┌──

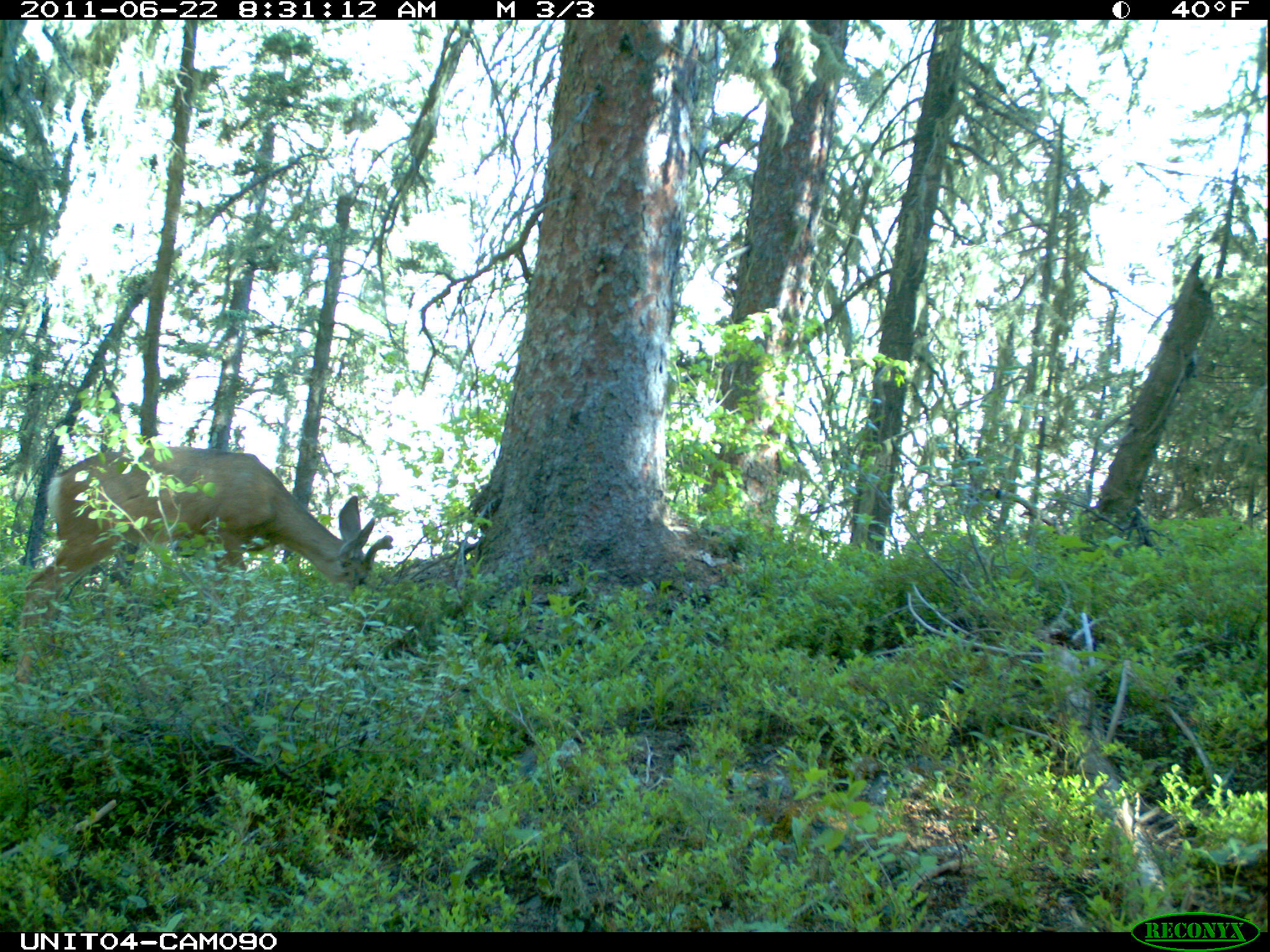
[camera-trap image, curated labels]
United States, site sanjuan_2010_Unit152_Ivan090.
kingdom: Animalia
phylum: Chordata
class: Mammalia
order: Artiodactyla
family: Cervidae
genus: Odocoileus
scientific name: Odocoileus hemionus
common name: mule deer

└──
┌──

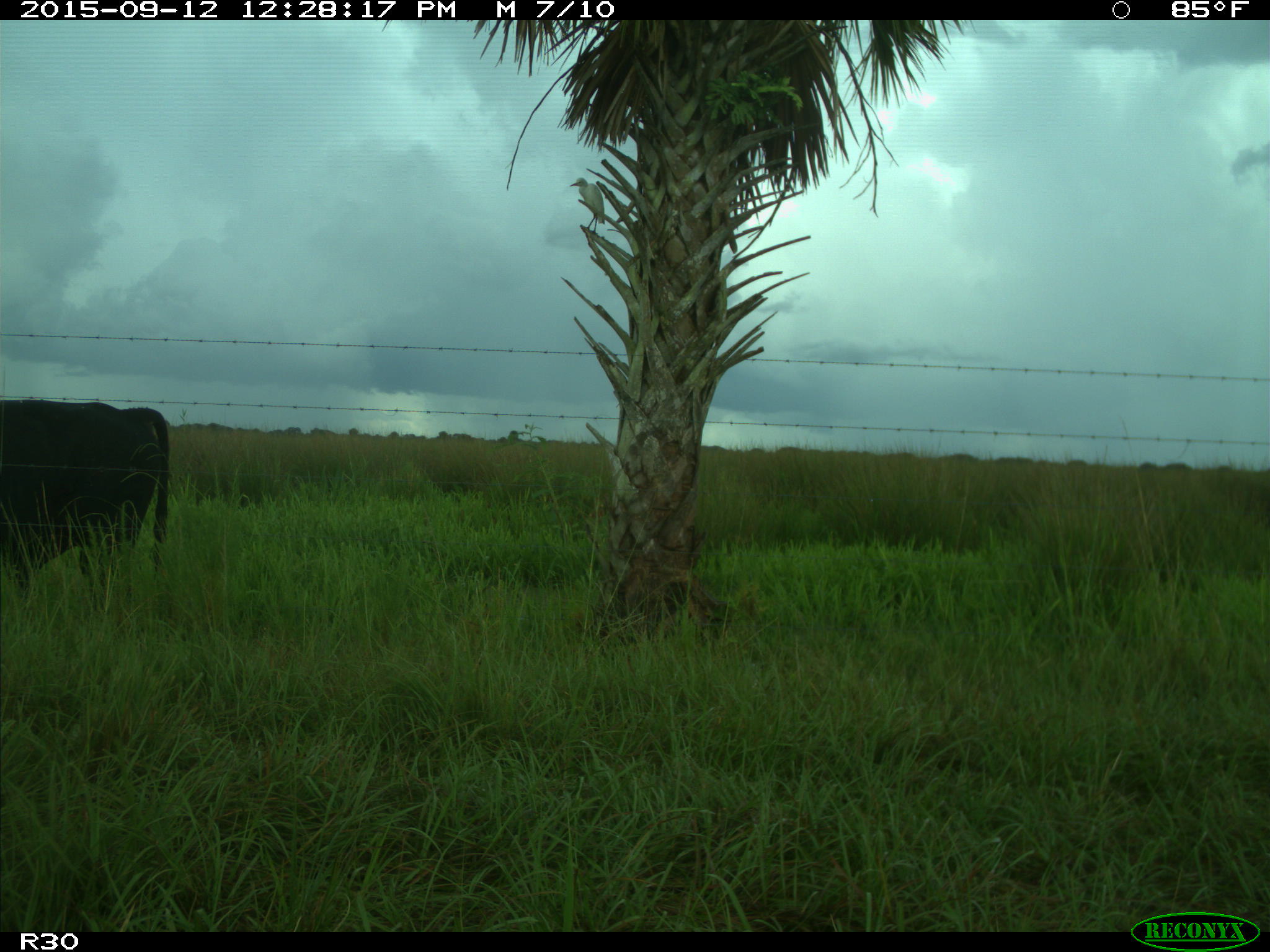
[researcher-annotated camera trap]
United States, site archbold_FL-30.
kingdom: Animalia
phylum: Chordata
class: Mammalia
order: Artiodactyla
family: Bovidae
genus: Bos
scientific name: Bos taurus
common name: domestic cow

└──

What you need to do:
Once you find the line with "[camera-trap image, curated labels]" above, print it and every line after it up to and including the line with "common name: mule deer", exactly as written and nothing else.

Written reply:
[camera-trap image, curated labels]
United States, site sanjuan_2010_Unit152_Ivan090.
kingdom: Animalia
phylum: Chordata
class: Mammalia
order: Artiodactyla
family: Cervidae
genus: Odocoileus
scientific name: Odocoileus hemionus
common name: mule deer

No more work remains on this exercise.